Exercise description: Reproduce the listing below, substituting "paper streamer" for each occurrence of "zigzag paper decoration" and leaving everything else untouched.

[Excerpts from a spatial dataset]
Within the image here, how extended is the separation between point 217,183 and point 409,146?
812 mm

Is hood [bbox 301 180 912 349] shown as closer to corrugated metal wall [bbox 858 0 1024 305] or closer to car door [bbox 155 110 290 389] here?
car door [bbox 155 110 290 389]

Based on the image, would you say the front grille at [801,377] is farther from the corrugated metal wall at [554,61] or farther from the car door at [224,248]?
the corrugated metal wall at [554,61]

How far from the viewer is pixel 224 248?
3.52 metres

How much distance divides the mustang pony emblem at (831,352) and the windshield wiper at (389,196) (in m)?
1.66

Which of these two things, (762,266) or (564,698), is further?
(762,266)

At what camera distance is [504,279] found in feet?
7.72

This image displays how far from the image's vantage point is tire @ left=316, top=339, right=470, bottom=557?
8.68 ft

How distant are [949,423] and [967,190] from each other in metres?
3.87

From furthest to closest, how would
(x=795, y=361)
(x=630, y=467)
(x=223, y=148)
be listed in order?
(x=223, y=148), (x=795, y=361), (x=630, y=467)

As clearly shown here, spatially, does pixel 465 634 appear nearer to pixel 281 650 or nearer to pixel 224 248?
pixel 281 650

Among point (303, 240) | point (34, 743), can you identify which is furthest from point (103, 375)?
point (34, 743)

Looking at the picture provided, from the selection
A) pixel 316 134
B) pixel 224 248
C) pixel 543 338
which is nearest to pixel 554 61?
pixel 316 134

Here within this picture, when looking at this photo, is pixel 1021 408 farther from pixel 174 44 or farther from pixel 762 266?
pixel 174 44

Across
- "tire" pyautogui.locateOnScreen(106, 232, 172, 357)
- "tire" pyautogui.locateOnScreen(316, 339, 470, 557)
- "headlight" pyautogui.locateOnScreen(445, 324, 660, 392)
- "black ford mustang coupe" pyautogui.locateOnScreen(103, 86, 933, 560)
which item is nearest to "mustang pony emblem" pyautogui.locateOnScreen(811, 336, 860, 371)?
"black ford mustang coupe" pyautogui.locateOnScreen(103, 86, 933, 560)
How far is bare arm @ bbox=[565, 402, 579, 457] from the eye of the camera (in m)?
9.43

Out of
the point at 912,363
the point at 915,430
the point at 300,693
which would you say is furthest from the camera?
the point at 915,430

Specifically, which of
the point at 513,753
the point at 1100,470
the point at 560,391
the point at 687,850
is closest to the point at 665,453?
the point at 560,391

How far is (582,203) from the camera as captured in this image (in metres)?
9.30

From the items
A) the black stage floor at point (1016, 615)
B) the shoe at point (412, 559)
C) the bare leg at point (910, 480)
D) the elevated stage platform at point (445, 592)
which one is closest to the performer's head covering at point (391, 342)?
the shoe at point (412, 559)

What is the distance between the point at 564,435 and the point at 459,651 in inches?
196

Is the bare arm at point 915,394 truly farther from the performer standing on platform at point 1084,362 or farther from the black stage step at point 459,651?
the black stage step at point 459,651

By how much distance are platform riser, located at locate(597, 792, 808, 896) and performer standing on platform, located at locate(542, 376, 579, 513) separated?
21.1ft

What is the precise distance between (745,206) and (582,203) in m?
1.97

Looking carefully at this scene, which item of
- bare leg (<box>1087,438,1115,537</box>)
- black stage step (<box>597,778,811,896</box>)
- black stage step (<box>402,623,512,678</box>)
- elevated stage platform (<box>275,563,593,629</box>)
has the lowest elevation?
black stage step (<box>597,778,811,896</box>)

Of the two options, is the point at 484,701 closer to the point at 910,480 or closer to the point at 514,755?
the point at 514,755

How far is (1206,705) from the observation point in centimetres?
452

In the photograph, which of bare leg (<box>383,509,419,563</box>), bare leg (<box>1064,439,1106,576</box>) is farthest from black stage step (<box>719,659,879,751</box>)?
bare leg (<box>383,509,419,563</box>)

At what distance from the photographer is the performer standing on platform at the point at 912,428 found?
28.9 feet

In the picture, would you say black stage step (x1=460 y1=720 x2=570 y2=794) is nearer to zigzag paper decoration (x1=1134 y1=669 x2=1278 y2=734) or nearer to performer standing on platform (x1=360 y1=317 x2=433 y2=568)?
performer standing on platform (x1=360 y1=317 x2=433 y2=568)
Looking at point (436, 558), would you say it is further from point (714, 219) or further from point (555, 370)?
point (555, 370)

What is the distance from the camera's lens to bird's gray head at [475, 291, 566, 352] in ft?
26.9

Task answer:
Within the image here, how extended is the separation between point 217,183 and point 409,146?
812 mm

Is hood [bbox 301 180 912 349] shown as closer to corrugated metal wall [bbox 858 0 1024 305] or closer to car door [bbox 155 110 290 389] here?
car door [bbox 155 110 290 389]

Based on the image, would you say the front grille at [801,377] is farther from the corrugated metal wall at [554,61] or farther from the car door at [224,248]?
the corrugated metal wall at [554,61]

How far from the viewer is pixel 224 248?
3.52 metres

How much distance divides the mustang pony emblem at (831,352) and the windshield wiper at (389,196) (in m)?
1.66

Which of these two things, (762,266) or (564,698), is further?
(762,266)

At what camera distance is [504,279] found in feet?
7.72

This image displays how far from the image's vantage point is tire @ left=316, top=339, right=470, bottom=557?
8.68 ft

How distant are [949,423] and [967,190] from each other in metres?
3.87

From furthest to closest, how would
(x=795, y=361)
(x=630, y=467)
(x=223, y=148)
be listed in order?
(x=223, y=148), (x=795, y=361), (x=630, y=467)

As clearly shown here, spatially, does pixel 465 634 appear nearer to pixel 281 650 or nearer to pixel 224 248?
pixel 281 650

Among point (303, 240) | point (34, 743), can you identify which is furthest from point (103, 375)?
point (34, 743)

Looking at the picture provided, from the selection
A) pixel 316 134
B) pixel 224 248
C) pixel 543 338
which is nearest to pixel 554 61?
pixel 316 134

Here within this picture, when looking at this photo, is pixel 1021 408 farther from pixel 174 44 or farther from pixel 762 266?
pixel 174 44

Across
- "tire" pyautogui.locateOnScreen(106, 232, 172, 357)
- "tire" pyautogui.locateOnScreen(316, 339, 470, 557)
- "headlight" pyautogui.locateOnScreen(445, 324, 660, 392)
- "black ford mustang coupe" pyautogui.locateOnScreen(103, 86, 933, 560)
which item is nearest to "mustang pony emblem" pyautogui.locateOnScreen(811, 336, 860, 371)?
"black ford mustang coupe" pyautogui.locateOnScreen(103, 86, 933, 560)
How far is bare arm @ bbox=[565, 402, 579, 457] from the eye of the camera (in m)?
9.43

Out of
the point at 912,363
the point at 915,430
the point at 300,693
which would you say is furthest from the camera?
the point at 915,430

Specifically, which of
the point at 513,753
the point at 1100,470
the point at 560,391
the point at 687,850
is closest to the point at 665,453?
the point at 560,391

How far is (582,203) from the camera as captured in this image (in metres)?
9.30

From the items
A) the black stage floor at point (1016, 615)
B) the shoe at point (412, 559)
C) the bare leg at point (910, 480)
D) the elevated stage platform at point (445, 592)
which one is closest to the performer's head covering at point (391, 342)?
the shoe at point (412, 559)

What is the distance between the point at 564,435 and the point at 459,651 in inches?
196

Is the bare arm at point 915,394 truly farther from the performer standing on platform at point 1084,362 or farther from the black stage step at point 459,651?
the black stage step at point 459,651

By how much distance are platform riser, located at locate(597, 792, 808, 896) and performer standing on platform, located at locate(542, 376, 579, 513) separated?
21.1ft

What is the precise distance between (745,206) and (582,203) in m?
1.97

Looking carefully at this scene, which item of
- bare leg (<box>1087,438,1115,537</box>)
- black stage step (<box>597,778,811,896</box>)
- black stage step (<box>402,623,512,678</box>)
- elevated stage platform (<box>275,563,593,629</box>)
has the lowest elevation?
black stage step (<box>597,778,811,896</box>)

Of the two options, is the point at 484,701 closer to the point at 910,480 or closer to the point at 514,755?
the point at 514,755

How far is (1206,705) from the observation point in centimetres?
452

In the photograph, which of bare leg (<box>383,509,419,563</box>), bare leg (<box>1064,439,1106,576</box>) is farthest from black stage step (<box>719,659,879,751</box>)?
bare leg (<box>383,509,419,563</box>)

At what distance from the photographer is the performer standing on platform at the point at 912,428 found?
28.9 feet

In the picture, would you say black stage step (x1=460 y1=720 x2=570 y2=794) is nearer to paper streamer (x1=1134 y1=669 x2=1278 y2=734) or nearer to performer standing on platform (x1=360 y1=317 x2=433 y2=568)?
performer standing on platform (x1=360 y1=317 x2=433 y2=568)
Looking at point (436, 558), would you say it is further from point (714, 219) or further from point (555, 370)?
point (555, 370)

What is the distance from the camera's lens to bird's gray head at [475, 291, 566, 352] in ft?
26.9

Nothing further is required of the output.